President Trump on Friday was still poised to impose 25 percent import tariffs on Mexico and Canada, and a 10 percent levy on China, his spokeswoman said, according to NBC.
The tariffs are meant to send the North American trade partners and the Asian competitor a message they are not doing enough to stem the flow of fentanyl into the United States.
The announcement was met with some disbelief and much apprehension in Mexico, whose leaders believe they have substantially assisted the U.S. in stemming the flow of migrants to the border.
Sources in Juarez had little to say about the illicit drug issue, but emphasized the tariffs will hurt consumers and threaten jobs on both sides of the border.
The maquiladora industry sustains more than 300,000 jobs in Juarez, mostly in the assembly of car parts, computer boards and electronic components that are exported daily to the United States. Should those exports be included in the tariffs, the factories will have to find savings in the short term and could consider relocating their production facilities elsewhere, Juarez officials told Border Report.

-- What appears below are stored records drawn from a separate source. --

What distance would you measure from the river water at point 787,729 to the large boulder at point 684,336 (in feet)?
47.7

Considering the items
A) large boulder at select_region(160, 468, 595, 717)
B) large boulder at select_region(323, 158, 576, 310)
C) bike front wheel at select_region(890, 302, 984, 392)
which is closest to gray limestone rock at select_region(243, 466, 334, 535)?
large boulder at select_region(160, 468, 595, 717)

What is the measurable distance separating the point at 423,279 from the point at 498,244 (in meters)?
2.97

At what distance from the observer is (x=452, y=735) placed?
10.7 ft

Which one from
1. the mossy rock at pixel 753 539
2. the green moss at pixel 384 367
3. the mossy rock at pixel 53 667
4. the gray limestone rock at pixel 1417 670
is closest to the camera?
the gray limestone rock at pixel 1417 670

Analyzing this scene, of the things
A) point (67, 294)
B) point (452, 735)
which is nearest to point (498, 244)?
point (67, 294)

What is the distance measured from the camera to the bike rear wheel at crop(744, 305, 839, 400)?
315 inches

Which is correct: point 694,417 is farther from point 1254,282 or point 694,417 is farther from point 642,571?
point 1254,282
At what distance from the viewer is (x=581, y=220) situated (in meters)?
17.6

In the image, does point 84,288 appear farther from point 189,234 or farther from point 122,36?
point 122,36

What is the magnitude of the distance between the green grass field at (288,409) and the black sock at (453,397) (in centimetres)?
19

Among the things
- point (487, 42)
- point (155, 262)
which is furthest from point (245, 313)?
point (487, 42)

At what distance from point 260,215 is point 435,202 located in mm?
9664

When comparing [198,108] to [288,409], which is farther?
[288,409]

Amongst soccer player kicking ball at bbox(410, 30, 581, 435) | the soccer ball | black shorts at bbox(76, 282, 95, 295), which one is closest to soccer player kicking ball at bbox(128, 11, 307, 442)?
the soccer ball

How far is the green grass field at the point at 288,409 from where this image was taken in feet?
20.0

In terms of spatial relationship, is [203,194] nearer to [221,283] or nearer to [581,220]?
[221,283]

“There is a lot of uncertainty. That is bad for investment,” said Thor Salayandia, president of the Border Business Bloc and board member of the National Chamber of Industry. “Our economy depends on maquiladora jobs – 60 percent of our formal employment and $59 billion a year in exports is tied to that. All of that is on the table.”
U.S. consumers will feel the pinch when manufacturers pass on the cost of the tariffs in the form of higher prices for cars and other goods assembled in Mexico, he said.
Juarez Chamber of Commerce President Elizabeth Villalobos said a few maquiladoras were already contemplating moving operations to southern Mexico or to other countries due to higher labor costs in Mexican border cities. The threat of U.S. tariffs could accelerate that process and increase unemployment.
Further, the tariffs will force the Mexican government to retaliate with tariffs on U.S. products exported to Mexico and that could hurt food prices, she said.
“Even those of us who don’t work in maquiladoras, who are not about to buy a car, will feel it because we all have to eat Monday through Sunday, on holidays and even on Christmas,” Villalobos said.
Jerry Pacheco, president and CEO of the New Mexico-based Border Industrial Association, said he expects cross-border industry to continue working through the tariffs. However, planned expansions and future investment could be compromised.
“That’s the worst-case scenario, but Trump could come out tomorrow and say, ‘I’m imposing tariffs on Mexico and Canada, but they won’t be effective until June.’ That would give everyone wiggle room to negotiate,” Pacheco told Border Report on Friday. “Or he could come out and say, ‘I’m only going to put tariffs on certain products.’ We have to wait and see what he does.”
The best U.S. consumers can hope for is the tariffs won’t include components made in Mexico that American industries use, he said.
“People are assuming, ‘Tariffs on 100 percent of all Mexican exports.’ I don’t necessarily buy that. I think it’s going to be on specific industries,” Pacheco said.